During my 60-day web-only challenge, I used Wakoopa to track my application usage and I see that they also offer a Mac version that I’ll be taking a look at in the future. For now, I’m taking a peek at Slife, a comparable free activity tracker that’s currently only available for the Mac. Cybernet turned me on to Slife and they also say that there should be a Windows version coming soon. One of the key differences between Wakoopa and Slife is that the former shoots your activity data to the cloud where you can share it with others. Slife keeps your data local so you don’t have to worry about “big brother” knowing what you do on your Mac.

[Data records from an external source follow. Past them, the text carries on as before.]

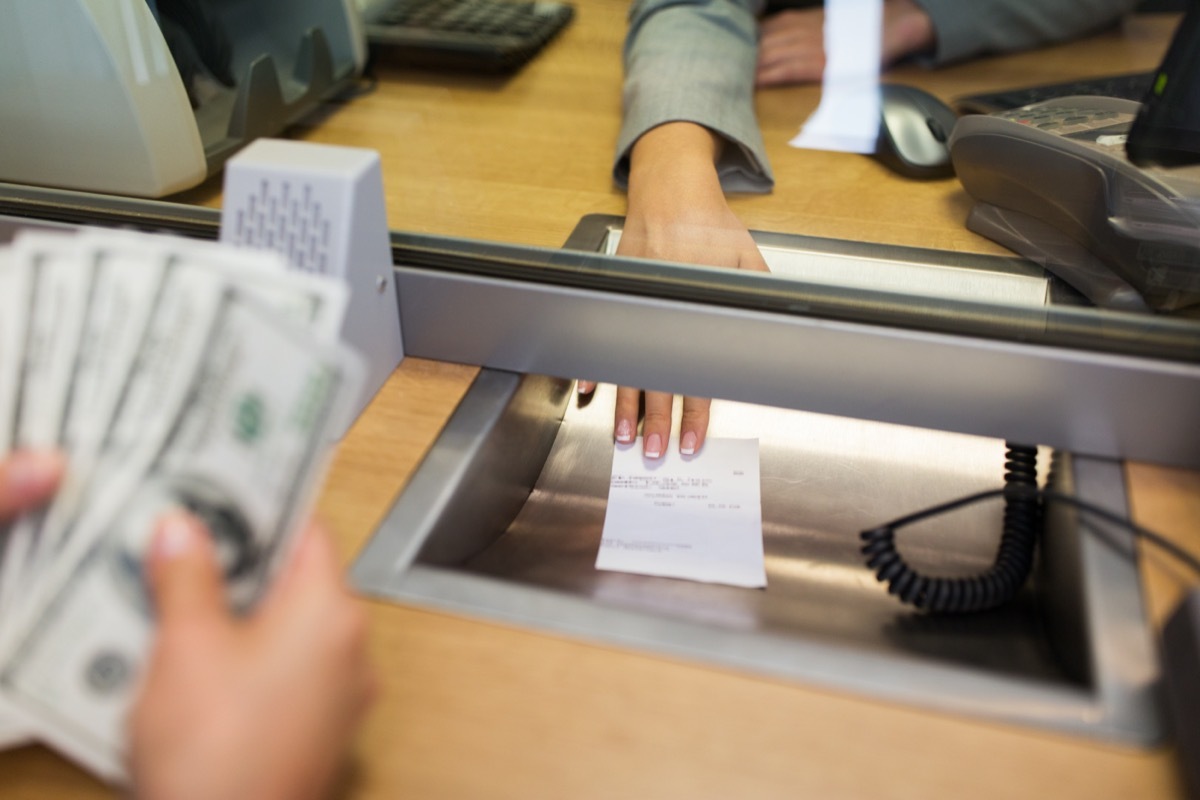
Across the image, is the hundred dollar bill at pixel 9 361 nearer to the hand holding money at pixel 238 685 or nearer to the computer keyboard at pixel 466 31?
the hand holding money at pixel 238 685

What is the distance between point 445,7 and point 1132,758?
1.08 m

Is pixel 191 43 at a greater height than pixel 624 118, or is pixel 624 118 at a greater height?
pixel 191 43

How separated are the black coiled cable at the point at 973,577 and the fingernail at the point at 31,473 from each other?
48 centimetres

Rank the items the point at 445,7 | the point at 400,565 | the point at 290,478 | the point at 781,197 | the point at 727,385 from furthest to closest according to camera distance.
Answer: the point at 445,7 < the point at 781,197 < the point at 727,385 < the point at 400,565 < the point at 290,478

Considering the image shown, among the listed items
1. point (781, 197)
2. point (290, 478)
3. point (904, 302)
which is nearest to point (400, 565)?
point (290, 478)

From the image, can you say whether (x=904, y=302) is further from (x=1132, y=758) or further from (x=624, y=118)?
(x=624, y=118)

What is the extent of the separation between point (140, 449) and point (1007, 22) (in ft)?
3.72

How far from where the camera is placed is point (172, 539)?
36cm

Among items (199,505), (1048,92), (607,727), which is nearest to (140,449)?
(199,505)

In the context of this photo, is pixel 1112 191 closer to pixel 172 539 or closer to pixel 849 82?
pixel 849 82

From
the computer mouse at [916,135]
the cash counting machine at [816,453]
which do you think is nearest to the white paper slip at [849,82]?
the computer mouse at [916,135]

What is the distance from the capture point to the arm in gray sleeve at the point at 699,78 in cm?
86

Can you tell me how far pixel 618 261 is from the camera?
0.65 m

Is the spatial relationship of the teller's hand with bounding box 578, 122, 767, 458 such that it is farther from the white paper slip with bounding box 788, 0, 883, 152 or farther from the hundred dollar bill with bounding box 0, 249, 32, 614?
the hundred dollar bill with bounding box 0, 249, 32, 614
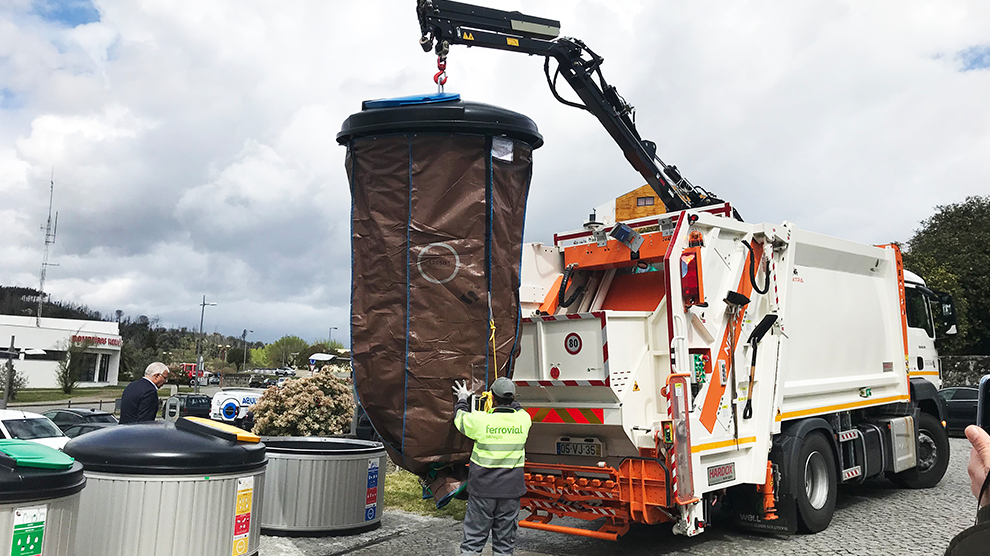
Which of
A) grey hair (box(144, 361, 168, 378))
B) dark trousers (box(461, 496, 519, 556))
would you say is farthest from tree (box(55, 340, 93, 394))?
dark trousers (box(461, 496, 519, 556))

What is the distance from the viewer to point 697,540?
6992mm

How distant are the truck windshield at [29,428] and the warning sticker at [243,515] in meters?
9.08

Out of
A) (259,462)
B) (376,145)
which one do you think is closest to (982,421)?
(376,145)

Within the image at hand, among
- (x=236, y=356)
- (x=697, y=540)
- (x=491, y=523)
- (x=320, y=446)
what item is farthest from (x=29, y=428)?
(x=236, y=356)

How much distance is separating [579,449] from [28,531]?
397 centimetres

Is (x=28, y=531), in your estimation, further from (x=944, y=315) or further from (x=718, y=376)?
(x=944, y=315)

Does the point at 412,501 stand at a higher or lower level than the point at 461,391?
lower

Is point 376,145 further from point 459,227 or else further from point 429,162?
point 459,227

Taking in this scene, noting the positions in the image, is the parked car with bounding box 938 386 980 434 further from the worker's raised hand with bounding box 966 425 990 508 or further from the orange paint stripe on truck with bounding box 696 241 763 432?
the worker's raised hand with bounding box 966 425 990 508

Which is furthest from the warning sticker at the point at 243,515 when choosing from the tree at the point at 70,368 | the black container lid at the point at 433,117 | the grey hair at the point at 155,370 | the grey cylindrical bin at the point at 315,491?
the tree at the point at 70,368

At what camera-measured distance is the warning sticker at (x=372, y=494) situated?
7348 mm

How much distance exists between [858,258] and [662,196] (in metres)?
2.33

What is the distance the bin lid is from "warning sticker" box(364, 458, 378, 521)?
12.7 ft

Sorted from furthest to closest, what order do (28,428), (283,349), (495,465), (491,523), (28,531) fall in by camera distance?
(283,349) → (28,428) → (491,523) → (495,465) → (28,531)
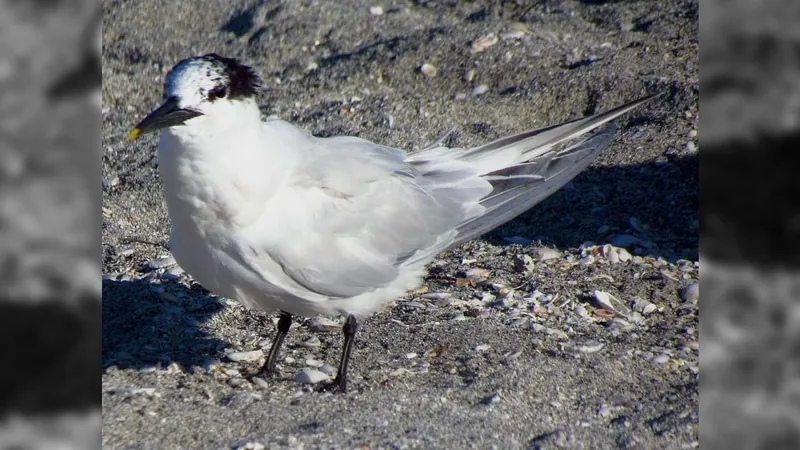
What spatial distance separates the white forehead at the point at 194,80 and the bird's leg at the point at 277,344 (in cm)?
91

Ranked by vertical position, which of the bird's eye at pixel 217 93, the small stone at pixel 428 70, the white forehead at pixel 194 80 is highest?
the white forehead at pixel 194 80

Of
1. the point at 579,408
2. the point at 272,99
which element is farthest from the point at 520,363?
the point at 272,99

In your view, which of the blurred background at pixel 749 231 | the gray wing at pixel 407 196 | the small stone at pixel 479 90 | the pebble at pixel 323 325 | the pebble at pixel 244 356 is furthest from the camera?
the small stone at pixel 479 90

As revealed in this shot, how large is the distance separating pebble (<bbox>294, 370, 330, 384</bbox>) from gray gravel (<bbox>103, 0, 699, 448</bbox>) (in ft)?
0.05

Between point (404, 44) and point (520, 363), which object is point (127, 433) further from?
point (404, 44)

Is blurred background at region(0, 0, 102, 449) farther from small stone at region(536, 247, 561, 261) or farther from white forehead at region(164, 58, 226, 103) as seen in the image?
small stone at region(536, 247, 561, 261)

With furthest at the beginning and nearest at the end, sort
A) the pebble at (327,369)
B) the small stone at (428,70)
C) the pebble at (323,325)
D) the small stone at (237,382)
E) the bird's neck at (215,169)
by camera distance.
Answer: the small stone at (428,70) < the pebble at (323,325) < the pebble at (327,369) < the small stone at (237,382) < the bird's neck at (215,169)

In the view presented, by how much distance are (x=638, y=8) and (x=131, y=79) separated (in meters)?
3.01

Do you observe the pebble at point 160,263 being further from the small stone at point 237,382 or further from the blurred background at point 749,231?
the blurred background at point 749,231

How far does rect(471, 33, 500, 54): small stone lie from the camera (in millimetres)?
5195

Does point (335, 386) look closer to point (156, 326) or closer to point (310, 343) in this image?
point (310, 343)

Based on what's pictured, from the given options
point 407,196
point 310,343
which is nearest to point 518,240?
point 407,196

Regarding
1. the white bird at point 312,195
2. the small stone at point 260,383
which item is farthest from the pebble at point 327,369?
the small stone at point 260,383

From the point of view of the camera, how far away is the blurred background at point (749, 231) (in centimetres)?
124
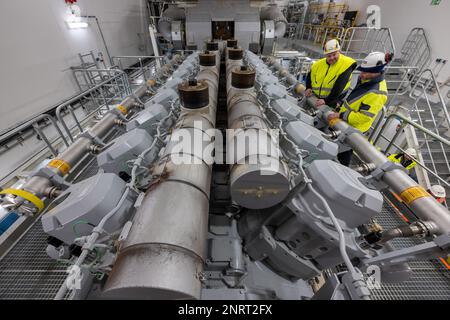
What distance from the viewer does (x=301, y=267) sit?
53.8 inches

Slife offers various views and slices of your computing activities: you can view by day or month and it tracks both applications and web site usage. I like how the app works with tabbed browsing as well: the only time counted for a web site on a tab is when you’re actually viewing that tab. You can also customize activity groups so that they’re application independent. For example: if you use Gmail like me, you might set Mail and the Gmail web pages as options to track in the “Checking email” category. This way, the total sum of the activity is tracked regardless of the method used.Slife lets you take productivity one step further with user defined goals that work with activities. Let’s say you want to keep your e-mail usage to an hour a day. (OK, you can stop laughing now) In Slife, you just set a hard limit of time in the goal and Slife will ping you with an alert as you reach it. It’s probably better for other time-wasting activities than e-mail, but you get the picture.

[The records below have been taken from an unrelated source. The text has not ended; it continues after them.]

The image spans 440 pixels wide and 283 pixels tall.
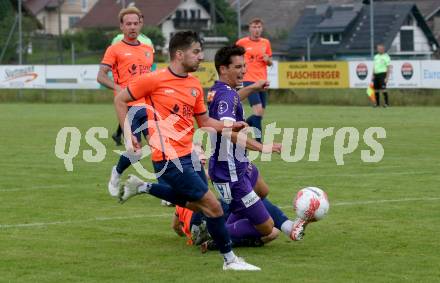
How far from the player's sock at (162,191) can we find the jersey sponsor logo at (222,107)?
2.56ft

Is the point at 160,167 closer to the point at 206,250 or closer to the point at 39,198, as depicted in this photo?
the point at 206,250

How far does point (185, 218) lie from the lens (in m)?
9.67

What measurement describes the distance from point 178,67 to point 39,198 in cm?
474

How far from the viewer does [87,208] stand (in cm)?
1194

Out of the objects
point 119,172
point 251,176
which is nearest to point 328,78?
point 119,172

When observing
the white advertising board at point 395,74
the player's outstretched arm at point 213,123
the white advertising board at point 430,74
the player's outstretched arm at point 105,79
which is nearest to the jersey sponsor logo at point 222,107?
the player's outstretched arm at point 213,123

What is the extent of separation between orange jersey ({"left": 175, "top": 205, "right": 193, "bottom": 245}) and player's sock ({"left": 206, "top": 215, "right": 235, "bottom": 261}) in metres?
1.05

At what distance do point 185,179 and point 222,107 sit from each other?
0.79m

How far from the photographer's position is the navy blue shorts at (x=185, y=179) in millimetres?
8438

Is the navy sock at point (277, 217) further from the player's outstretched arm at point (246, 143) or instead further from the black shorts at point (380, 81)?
the black shorts at point (380, 81)

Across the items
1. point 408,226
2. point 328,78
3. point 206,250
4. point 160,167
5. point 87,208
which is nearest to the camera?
point 160,167

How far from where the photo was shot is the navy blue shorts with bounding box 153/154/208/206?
27.7ft

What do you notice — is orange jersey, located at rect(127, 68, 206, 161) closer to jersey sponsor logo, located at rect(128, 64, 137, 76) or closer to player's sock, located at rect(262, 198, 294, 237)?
player's sock, located at rect(262, 198, 294, 237)

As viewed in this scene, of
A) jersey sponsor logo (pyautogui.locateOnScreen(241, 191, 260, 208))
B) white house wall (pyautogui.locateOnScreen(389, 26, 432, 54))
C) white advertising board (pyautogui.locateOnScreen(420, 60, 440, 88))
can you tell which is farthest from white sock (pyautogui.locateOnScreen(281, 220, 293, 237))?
white house wall (pyautogui.locateOnScreen(389, 26, 432, 54))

Since I’m online most of my waking and working day, tools like Slife and Wakoopa help me manage my time a wee bit better. They’re simple enough to use and don’t take up tons of computing resources in the background, making for a solid, free utility. It’s worth noting that last week, Wakoopa added support for tracking web-based apps. The list of tracked web-apps is pre-defined so the software isn’t going to track every single web-based app, but it’s a good start.